Despite the relatively large size of RSC and its integral position in the where/when pathway, its specific contribution to hippocampal-dependent forms of learning and memory is only now beginning to emerge. To date, the bulk of the behavioral evidence supports the idea that RSC is specifically involved in forming and retrieving associations among the neutral stimuli that are present in the environment. Importantly, the role of the RSC is not limited to processing physical stimuli such as visual, auditory, and tactile cues but also extends to temporal cues. The evidence of activity-dependent neuroplastic changes in RSC neurons further supports the view of RSC as a site in which multiple cues are linked together in the service of memory formation, storage, and retrieval. However, additional work is needed to specifically determine if and how RSC contributes differently to recent versus remote memory.

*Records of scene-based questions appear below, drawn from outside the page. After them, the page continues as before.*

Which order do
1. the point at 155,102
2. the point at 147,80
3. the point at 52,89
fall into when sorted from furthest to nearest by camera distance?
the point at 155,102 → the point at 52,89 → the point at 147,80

Future studies that make use of burgeoning technologies such as optogenetics, chemogenetics, and optical imaging will also be extremely valuable in further delineating the involvement of RSC in storage versus retrieval processes and in defining the precise mechanisms through which RSC binds stimuli together.

Conflict of Interests

The authors declare that there is no conflict of interests regarding the publication of this paper.

Acknowledgments

This work was supported by National Institutes of Health Grant MH105125 to Travis P. Todd and National Science Foundation Grants IOS0922075 and IOS 1353173 David J. Bucci.